Methods: The Population, Concept, and Context framework will be used to define inclusion criteria. Relevant articles published between 2008 to the present will be included if (1) the study enrolled adults (population), (2) the intervention used at least one connected sensor technology and involved data transfer to a clinician so that the data could be used to inform the intervention (concept), and (3) the intervention was within the scope of rehabilitation (context). An initial search strategy will be built in Embase; peer reviewed; and then translated to Ovid MEDLINE ALL, Web of Science Core Collection, and CINAHL. Duplicates will be removed prior to screening articles for inclusion. Two independent reviewers will screen articles in 2 stages: title/abstract and full text. Discrepancies will be resolved through group discussion. Data from eligible articles relevant to population, concept, and context will be extracted. Descriptive statistics will be used to report findings, and relevant outcomes will include the type and frequency of connected sensor used and method of data sharing. Additional details will be narratively summarized and displayed in tables and figures.
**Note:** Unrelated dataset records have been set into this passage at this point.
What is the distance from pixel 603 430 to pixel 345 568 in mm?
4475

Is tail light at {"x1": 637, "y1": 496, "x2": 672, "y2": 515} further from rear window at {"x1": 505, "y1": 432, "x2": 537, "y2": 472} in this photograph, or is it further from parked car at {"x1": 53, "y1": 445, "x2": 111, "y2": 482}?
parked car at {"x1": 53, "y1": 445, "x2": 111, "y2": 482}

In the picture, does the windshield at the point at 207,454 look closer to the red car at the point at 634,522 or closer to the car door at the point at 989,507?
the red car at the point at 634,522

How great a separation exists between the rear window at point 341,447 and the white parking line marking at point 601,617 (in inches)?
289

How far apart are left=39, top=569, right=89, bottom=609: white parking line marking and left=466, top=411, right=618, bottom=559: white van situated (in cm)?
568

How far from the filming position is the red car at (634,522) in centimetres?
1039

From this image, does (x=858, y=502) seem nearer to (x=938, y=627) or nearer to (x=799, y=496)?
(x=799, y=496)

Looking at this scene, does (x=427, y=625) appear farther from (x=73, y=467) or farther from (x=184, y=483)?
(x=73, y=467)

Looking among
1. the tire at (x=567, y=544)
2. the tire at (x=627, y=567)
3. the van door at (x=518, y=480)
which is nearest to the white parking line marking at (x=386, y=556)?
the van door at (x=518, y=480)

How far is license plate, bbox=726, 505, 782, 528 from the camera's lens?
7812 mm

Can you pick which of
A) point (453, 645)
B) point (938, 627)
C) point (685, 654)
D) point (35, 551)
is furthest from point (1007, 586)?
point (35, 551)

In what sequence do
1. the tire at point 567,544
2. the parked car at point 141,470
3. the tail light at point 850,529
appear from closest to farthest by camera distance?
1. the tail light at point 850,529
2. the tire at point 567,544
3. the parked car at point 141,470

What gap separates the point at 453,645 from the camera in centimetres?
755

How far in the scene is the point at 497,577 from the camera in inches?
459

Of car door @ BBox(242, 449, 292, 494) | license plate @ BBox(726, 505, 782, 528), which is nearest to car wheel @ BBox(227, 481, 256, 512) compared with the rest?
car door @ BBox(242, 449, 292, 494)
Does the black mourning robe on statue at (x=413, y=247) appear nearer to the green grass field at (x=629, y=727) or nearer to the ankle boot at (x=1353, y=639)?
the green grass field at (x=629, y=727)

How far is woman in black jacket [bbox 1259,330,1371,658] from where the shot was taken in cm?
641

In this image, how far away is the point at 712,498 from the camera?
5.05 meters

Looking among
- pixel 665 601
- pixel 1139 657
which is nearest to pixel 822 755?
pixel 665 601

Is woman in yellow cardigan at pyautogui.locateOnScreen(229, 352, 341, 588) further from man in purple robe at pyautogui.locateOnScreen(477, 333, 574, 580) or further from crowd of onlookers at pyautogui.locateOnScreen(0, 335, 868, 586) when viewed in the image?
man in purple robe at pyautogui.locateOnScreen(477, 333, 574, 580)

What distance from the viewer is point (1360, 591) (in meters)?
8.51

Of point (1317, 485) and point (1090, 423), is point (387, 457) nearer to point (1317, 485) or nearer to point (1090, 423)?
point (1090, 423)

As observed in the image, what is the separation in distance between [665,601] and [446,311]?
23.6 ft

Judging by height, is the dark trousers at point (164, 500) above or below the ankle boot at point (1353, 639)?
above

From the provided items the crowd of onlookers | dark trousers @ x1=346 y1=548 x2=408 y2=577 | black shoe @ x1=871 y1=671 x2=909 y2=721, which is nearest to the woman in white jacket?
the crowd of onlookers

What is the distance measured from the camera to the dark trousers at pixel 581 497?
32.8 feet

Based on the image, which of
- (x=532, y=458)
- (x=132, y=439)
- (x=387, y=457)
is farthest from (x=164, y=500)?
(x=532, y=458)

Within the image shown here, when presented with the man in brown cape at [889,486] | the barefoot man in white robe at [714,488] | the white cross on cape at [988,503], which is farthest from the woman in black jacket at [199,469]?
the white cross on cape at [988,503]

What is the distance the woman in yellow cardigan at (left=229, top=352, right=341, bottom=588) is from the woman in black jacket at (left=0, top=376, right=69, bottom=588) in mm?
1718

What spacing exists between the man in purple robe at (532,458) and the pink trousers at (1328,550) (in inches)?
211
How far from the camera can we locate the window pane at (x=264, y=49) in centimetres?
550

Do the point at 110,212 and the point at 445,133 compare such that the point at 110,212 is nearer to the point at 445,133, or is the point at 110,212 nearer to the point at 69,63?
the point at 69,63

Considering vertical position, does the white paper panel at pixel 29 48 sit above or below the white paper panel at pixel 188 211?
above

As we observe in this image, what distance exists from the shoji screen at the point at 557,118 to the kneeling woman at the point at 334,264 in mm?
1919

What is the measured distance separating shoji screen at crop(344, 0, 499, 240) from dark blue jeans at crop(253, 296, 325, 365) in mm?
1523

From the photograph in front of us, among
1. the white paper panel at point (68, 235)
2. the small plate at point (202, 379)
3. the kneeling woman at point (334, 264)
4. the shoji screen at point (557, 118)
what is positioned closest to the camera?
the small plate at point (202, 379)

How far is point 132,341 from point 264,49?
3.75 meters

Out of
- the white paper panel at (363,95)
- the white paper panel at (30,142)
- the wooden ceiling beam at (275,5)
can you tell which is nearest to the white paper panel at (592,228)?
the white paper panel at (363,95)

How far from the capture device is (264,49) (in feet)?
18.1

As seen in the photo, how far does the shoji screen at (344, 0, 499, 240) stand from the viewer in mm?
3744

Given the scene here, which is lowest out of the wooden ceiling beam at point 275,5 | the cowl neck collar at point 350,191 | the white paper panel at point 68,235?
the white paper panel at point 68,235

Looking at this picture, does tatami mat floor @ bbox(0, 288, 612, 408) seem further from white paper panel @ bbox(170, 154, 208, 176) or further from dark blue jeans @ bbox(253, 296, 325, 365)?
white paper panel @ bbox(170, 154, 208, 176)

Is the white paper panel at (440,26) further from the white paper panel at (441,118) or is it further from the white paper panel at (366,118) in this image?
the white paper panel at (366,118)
Key partners will review results to enhance interpretation and trustworthiness.
Results: We conducted initial searches to refine the search strategy in February 2024. The results of this scoping review are expected in October 2024.
Conclusions: Results from the scoping review will identify critical areas of inquiry to advance the field of technology-augmented rehabilitation. Results will also support the development of a longitudinal model to support long-term health outcomes.
Trial registration: Open Science Framework jys53; https://osf.io/jys53.
International registered report identifier (irrid): DERR1-10.2196/60496.